Symbols of exclusion, white supremacy
African Americans have long decried Confederate monuments as symbols of exclusion and white supremacy.
“There's just something very visceral about having to look at the glorification of the people and the symbols that really wanted to have you, your people, people who look like you, held in chattel slavery,” said Steve Phillips, founder of Democracy in Color, a political organization focused on race and politics, and host of a podcast by the same name.
Proponents of Southern culture and heritage deny the accusation.
Paul Gramling, commander-in-chief of the Sons of Confederate Veterans, a group that advocates on behalf of Confederate history, characterizes the backlash against symbols of the Confederacy as an “orchestrated effort to eradicate the moral fabric of this country.”
“Leave us alone. We're not coming after you, we're not coming after your heritage, we're not coming after your symbols,” Gramling said. “They just want to attack and destroy, that's what looters and rioters do.”
The debate over symbols of the Confederacy represents a long-standing contradiction within American public philosophy, said James Davison Hunter, sociology professor at the University of Virginia and author of “Culture Wars: The Struggle to Define America.”
The U.S. Declaration of Independence, written in 1776, states that all human beings are created equal, but history shows that equality has been denied to various groups, most egregiously to the African American population.
At the end of the Civil War in 1865, slavery was officially abolished with passage of the 13th Amendment to the U.S. Constitution, but African Americans continued to endure the devastating effects of discrimination.
During the Reconstruction, 1865-1877, Southern states passed restrictive laws to control millions of former slaves. Restrictions expanded with the passage of Jim Crow laws, which spread segregation and voting restrictions into many Northern states until after World War II.
“Even with the success of the civil rights movement in the 1960s, under the leadership of Martin Luther King [Jr.], the racial disparities continued, and they continue today,” Hunter said. He added that monuments to the Confederacy represent “the persistence of that ongoing contradiction between equality declared but equality denied.”

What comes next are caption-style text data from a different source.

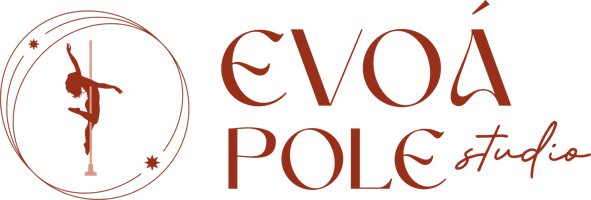 Evoá Pole Studio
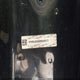 5FNRL5H69DB058572 2013 Honda Odyssey Ex-L auction photo thumbnail 9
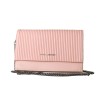 Damen Handtasche Laura Ashley RSA-CDR Rosa 22 x 14 x 6 cm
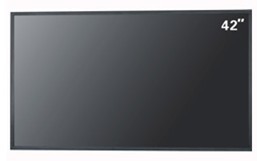 LG42寸液晶监视器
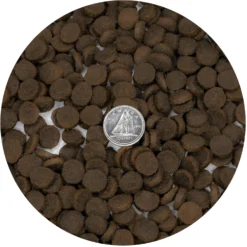 Inukshuk Professional Dry Dog Food 26/16 -ROYAL CANIN Shop 122047 PT2. AC SS1800 V1635890077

A reckoning of the history and impact of racism need to happen before the country can even begin to work toward reconciliation, said Phillips, of Democracy in Color. He added that reckoning is “happening now in a way that's actually very hopeful and inspiring,” referring to the protests.
A recent poll by the Monmouth University shows that 76% of Americans now say racial discrimination in the U.S. is a big problem, up from 51% in 2015.
Despite this changing political landscape, critics say Trump is responding to events in the past few weeks, since Floyd’s death, by stoking racial division to motivate his base.
Trump sees race as a wedge issue that can be used to his advantage for reelection, Brandon Byrd, assistant professor of African American History at Vanderbilt University, said.
Byrd said the president has revived the so-called Southern Strategy, a Republican electoral plan to increase political support among white voters in the South with racially coded appeals targeting blacks, other minorities and immigrants.
While the results of the November election remain to be seen, Byrd said, “the groundswell of dissent” may mean Trump does not have the political advantage he thinks he does.
Still a president who takes sides in a culture war will likely deepen polarization among voters.
While politics is about compromise and finding middle ground, culture is ultimately about the things that are sacred and we don’t want to compromise. “Because culture is driving our politics, these ideological divisions, our political polarization is going to be with us for quite some time,” Hunter, of the University of Virginia, said.